Quella grande, quella “vera”, quella di Gaiole in Chianti. Non che le tante altre che gli organizzatori hanno comunque tenuto in questi mesi difficili – coraggiosamente e bene, direi – non siano stati appuntamenti di rilievo, ma è chiaro che il pellegrinaggio a Gaiole, una volta all’anno, è qualcosa che ormai in tantissimi mettono in calendario, e averlo potuto fare ha dato a tutti una splendida sensazione di normalità. Non è stata però un’edizione normale perché si è tenuta in due giorni anziché in uno: sabato i lunghi e domenica i corti. Una formula dettata dalla necessità di evitare assembramenti, decisa settimane prima dell’evento perché sono tempi di previsioni difficili e allora si è deciso di adottare misure che permettessero di gestire il peggio, che fortunatamente non è arrivato. Questa Eroica in due giorni, in ogni caso, apre a tutta una serie di riflessioni sul fatto che una difficoltà si possa trasformare in un’opportunità.
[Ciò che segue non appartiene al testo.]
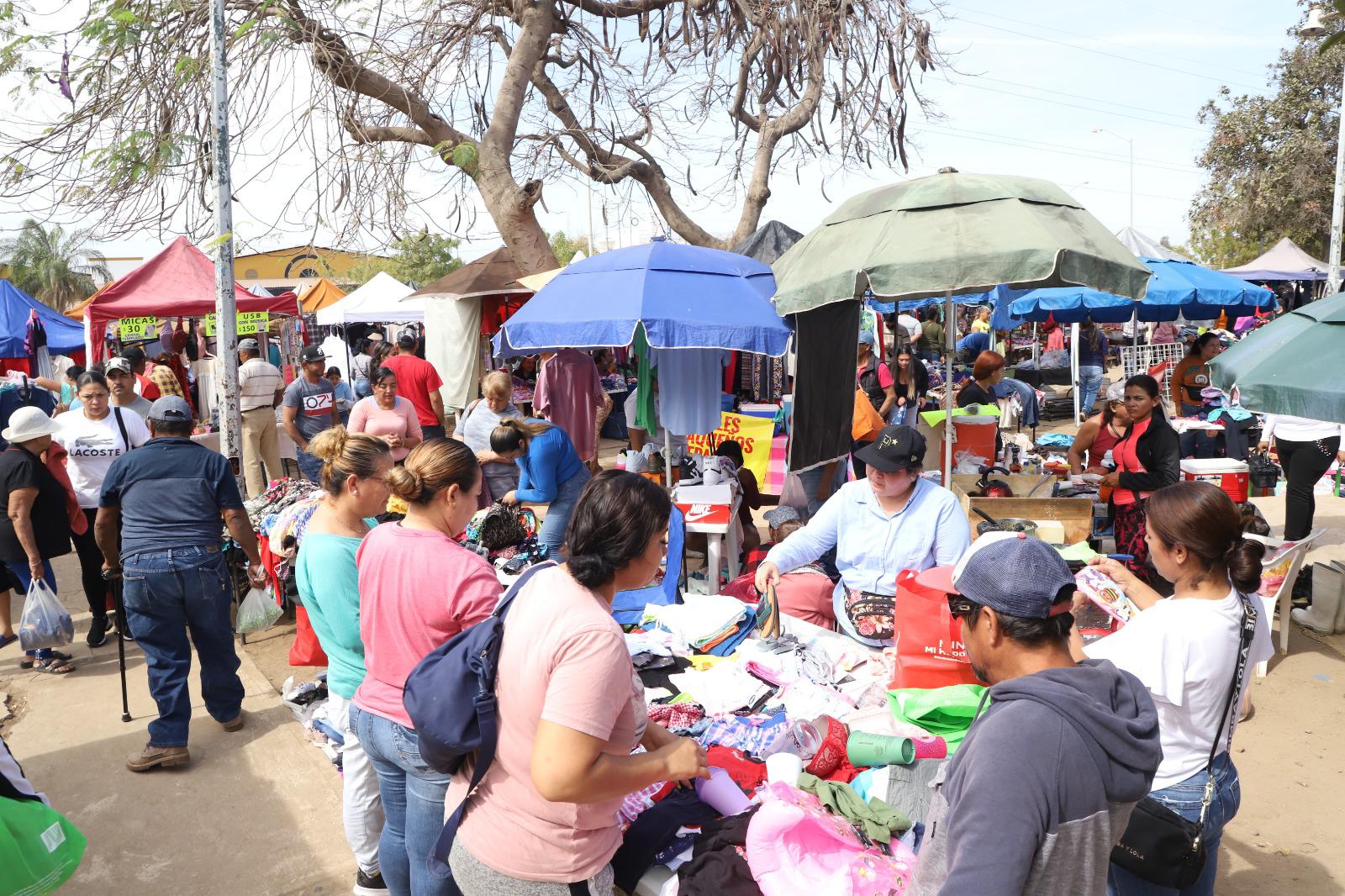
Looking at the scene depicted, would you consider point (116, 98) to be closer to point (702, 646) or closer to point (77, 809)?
point (77, 809)

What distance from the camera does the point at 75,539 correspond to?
245 inches

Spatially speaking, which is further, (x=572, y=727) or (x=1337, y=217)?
(x=1337, y=217)

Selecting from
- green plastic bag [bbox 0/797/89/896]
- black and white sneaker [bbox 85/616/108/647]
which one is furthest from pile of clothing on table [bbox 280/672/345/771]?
green plastic bag [bbox 0/797/89/896]

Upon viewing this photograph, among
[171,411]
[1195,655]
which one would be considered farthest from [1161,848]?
[171,411]

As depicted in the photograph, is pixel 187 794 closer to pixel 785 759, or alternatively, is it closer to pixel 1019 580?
pixel 785 759

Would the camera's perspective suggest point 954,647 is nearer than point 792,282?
Yes

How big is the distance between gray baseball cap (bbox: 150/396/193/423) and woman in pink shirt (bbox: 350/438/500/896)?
234cm

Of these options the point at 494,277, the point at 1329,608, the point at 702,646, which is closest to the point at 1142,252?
the point at 1329,608

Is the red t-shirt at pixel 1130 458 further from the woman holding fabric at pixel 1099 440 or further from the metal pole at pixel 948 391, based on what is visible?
the metal pole at pixel 948 391

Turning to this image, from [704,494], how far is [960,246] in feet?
8.72

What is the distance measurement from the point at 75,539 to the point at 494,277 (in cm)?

Personalmente, ho trovato questa nuova formula molto più gestibile e vivibile. Anche le nostre precedenti Eroiche, come staff di Biciclette d’Epoca, sono state bellissime, ma l’approccio con cui le affrontavamo era quello di fare tre giorni a tutta senza un attimo di respiro. «Ci vediamo all’Eroica», ci dicevamo i tanti amici del giro, ma poi le cose da fare, gli appuntamenti, erano talmente concentrati che era quasi più facile telefonarsi dopo e raccontarsi com’era andata. Nei nostri quattro giorni a Gaiole in Chianti, invece, abbiamo avuto anche il tempo di “perdere tempo”, di rilassarci, di tessere relazioni, che poi credo sia il senso più profondo del vivere l’Eroica e tutte le altre manifestazioni a contorno, che permetto a chi ama vivere questo mondo d’incontrarsi. In generale ci è sembrato che tanti abbiano apprezzato il nuovo approccio, per cui staremo a vedere cosa succederà il prossimo anno.
Tra le cose belle di questa Eroica 2021 c’è stata la nostra partecipazione al Concorso d’Eleganza, un invito che abbiamo ricevuto in primavera e che, come gruppo di redattori appassionati “al mezzo”, abbiamo accettato con entusiasmo. Credo che sia stata un’opportunità importante per fare quella “cultura della bicicletta” che è il faro che guida il modo di creare ogni due mesi la rivista. L’esperienza è stata bella sotto tanti punti di vista – innanzitutto quello relazionale con i giudici e gli organizzatori, che ci tengo a ringraziare – ma c’è anche la consapevolezza che si possa migliorare. Anche qui guardiamo già alla prossima edizione.
Bella è stata anche la prima edizione de “Le bici di una volta”, primo evento organizzato da Biciclette d’Epoca (come media partner del Registro Storico Cicli) in quel di Saronno. La location non è casuale, visto che è la città di chi scrive, ma devo dire che sono molto soddisfatto per com’è andata e per come gli amici collezionisti presenti (anche qui davvero grazie mille!) abbiano partecipato con entusiasmo, facendosi anche dei chilometri che sono stati ripagati dall’interesse delle tante persone passate a dare un’occhiata.
È che le biciclette sono belle e semplici, e fanno parte della vita di tutti. Raccontarne la storia vuol dire tuffarsi nel nostro passato, nelle nostre radici, e dare all’improvviso un significato a quella bicicletta del nonno che teniamo in cantina, magari facendoci venire voglia di usarla nella vita di tutti i giorni. Non va sottovalutata la “promozione” che facciamo alla bicicletta ogni volta che ne parliamo, ogni volta che facciamo una ciclostorica, tenendo in considerazione che più la bicicletta si diffonde più migliora la qualità della nostra vita. E da questo punto di vista, penso che siamo tutti d’accordo nel voler raddoppiare.